Hier werde der Versuch unternommen, das "Sterben" von innen literarisch zu zeigen. "Das ist ein ungeheuerlicher Vorgang und fast größenwahnsinnig und peinlich misslungen", kritiksierte Radisch. Der Tod der Frau werde in der Innenperspektive mit "feurigen Lyrismen" erzählt, das sei "metaphorischer Quark".

Hier werde eine Grenze überschritten, meinte Radisch aufgebracht. "Da wird auf Kosten eines alten Menschen erzählt. Niemand zweifelt das Wissen des Autors an, aber hier wird mit der Inszenierung von Greisen kokettiert", ärgerte sich die Juryvorsitzende und erntete schwachen Applaus.
Klaus Nüchtern Nüchtern zu Radisch: "Das ist unstatthaft"
"Nun mal halblang", versuchte Klaus Nüchtern zu relativieren. Man müsse doch zwischen literarischem und außerliterarischem Unbehagen zu unterscheiden wissen.
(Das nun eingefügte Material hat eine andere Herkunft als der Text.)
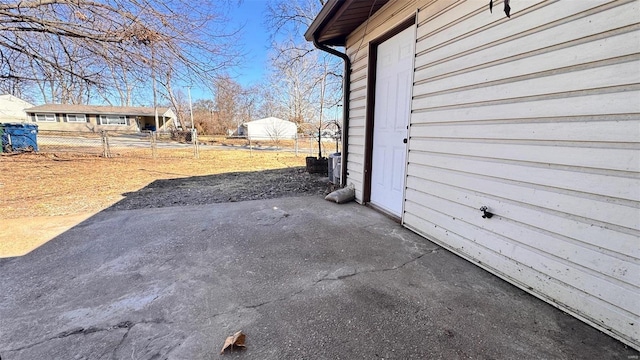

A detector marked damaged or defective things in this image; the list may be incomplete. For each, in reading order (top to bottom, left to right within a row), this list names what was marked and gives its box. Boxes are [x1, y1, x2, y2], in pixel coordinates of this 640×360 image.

crack in concrete [1, 318, 170, 354]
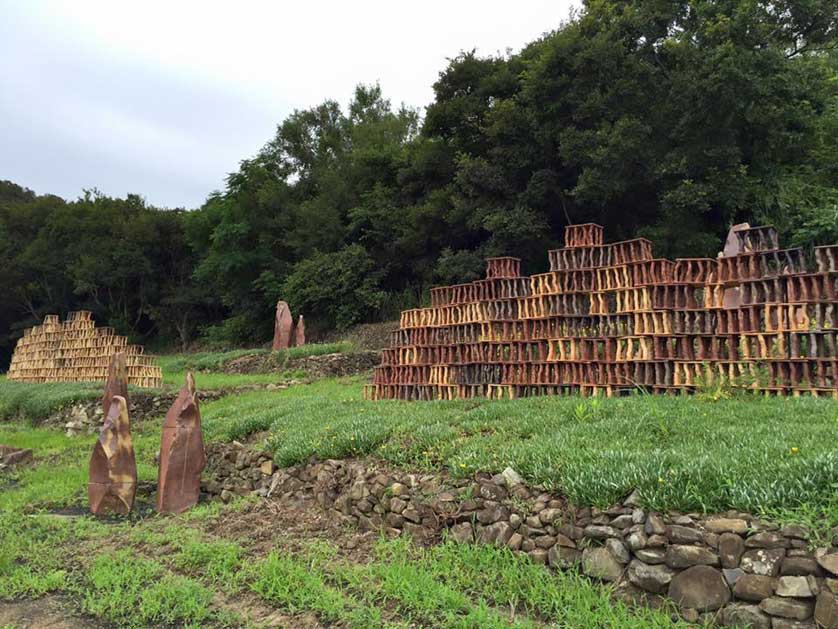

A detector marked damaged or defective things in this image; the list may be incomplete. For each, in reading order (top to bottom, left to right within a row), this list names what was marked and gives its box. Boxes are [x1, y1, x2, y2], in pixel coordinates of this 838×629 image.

rusty ceramic module [272, 298, 296, 348]
rusty ceramic module [368, 222, 838, 398]
rusty ceramic module [89, 398, 137, 516]
rusty ceramic module [102, 350, 129, 420]
rusty ceramic module [159, 372, 208, 510]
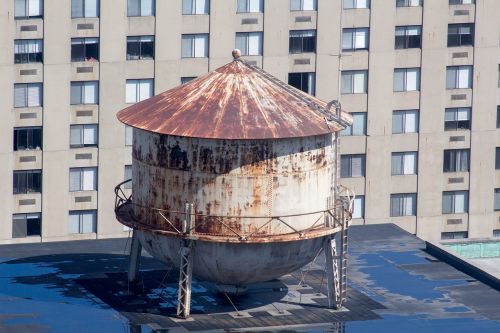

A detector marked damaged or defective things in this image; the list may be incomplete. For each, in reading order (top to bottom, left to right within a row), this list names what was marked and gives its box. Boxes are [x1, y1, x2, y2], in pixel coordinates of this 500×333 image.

rusty water tower [114, 50, 354, 318]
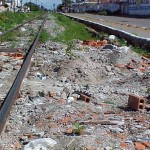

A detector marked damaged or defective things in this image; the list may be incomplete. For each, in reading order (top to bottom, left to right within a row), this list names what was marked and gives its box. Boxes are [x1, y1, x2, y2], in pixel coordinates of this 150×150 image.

rusty rail [0, 13, 47, 134]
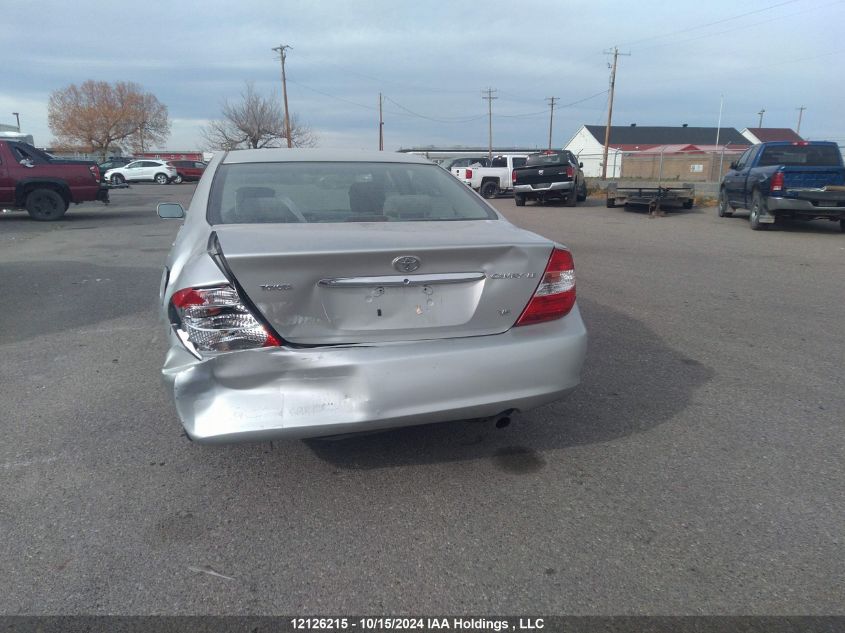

Hier anzudeuten, der Autor wolle jemanden ausbeuten, sei völlig "unstatthaft".

"Solche Dinge gibt es, also darf man darüber auch schreiben". Aber: Der Autor drücke zu oft "auf die Tube", das sei oft "too much". Dennoch sehe er auch "legitime Naheinstellungen in Mikrobereiche", das sei "ganz in Ordnung".
Klaus Nüchtern (Bild: Johannes Puch)
"Björn Kern drückt zu oft auf die Tube", befand Klaus Nüchtern.
Karl Corino/Iris Radisch Und noch einmal: Thema PeterLicht
Karl Corino zeigte sich vom Relativierungsversuch Nüchterns erleichtert: "Hier wird die Ästhetik des Hässlichen in extremer Weise durchexerziert, natürlich ruft diese Abwehr und Ekel hervor".

"Man muss die gesellschaftliche Tragweite dieses sehr wichtigen Experimentes sehen, auch wenn es nicht überall gelungen ist. Es ist schon klar, dass dieser Text hier keine Anerkennung findet, wenn man das Gaudiburschentum des Herrn Licht goutiert, der in einer Orgie der Akklamation begrüßt worden ist", zeigte Corino deutlichen Ärger über die Inszenierung des Autors am Freitag.

"Na endlich äußern sie sich wenigstens zum Text", konnte sich Iris Radisch nicht verkneifen, anzumerken. Das Publikum klatschte, trotzdem wollte die Diskussion nicht enden. "Ich finde ihr Nachtreten hier nicht in Ordnung", übte Iris Radisch dann noch Kritik an Corino.
Ursula März, Karl Corino (Bild: Johannes Puch)
"Das ist ein Affenzirkus", merkte Corino zur Lesung von PeterLicht schließlich an. Er hatte ebenso wie März kein Urteil zu dem Text abgegeben.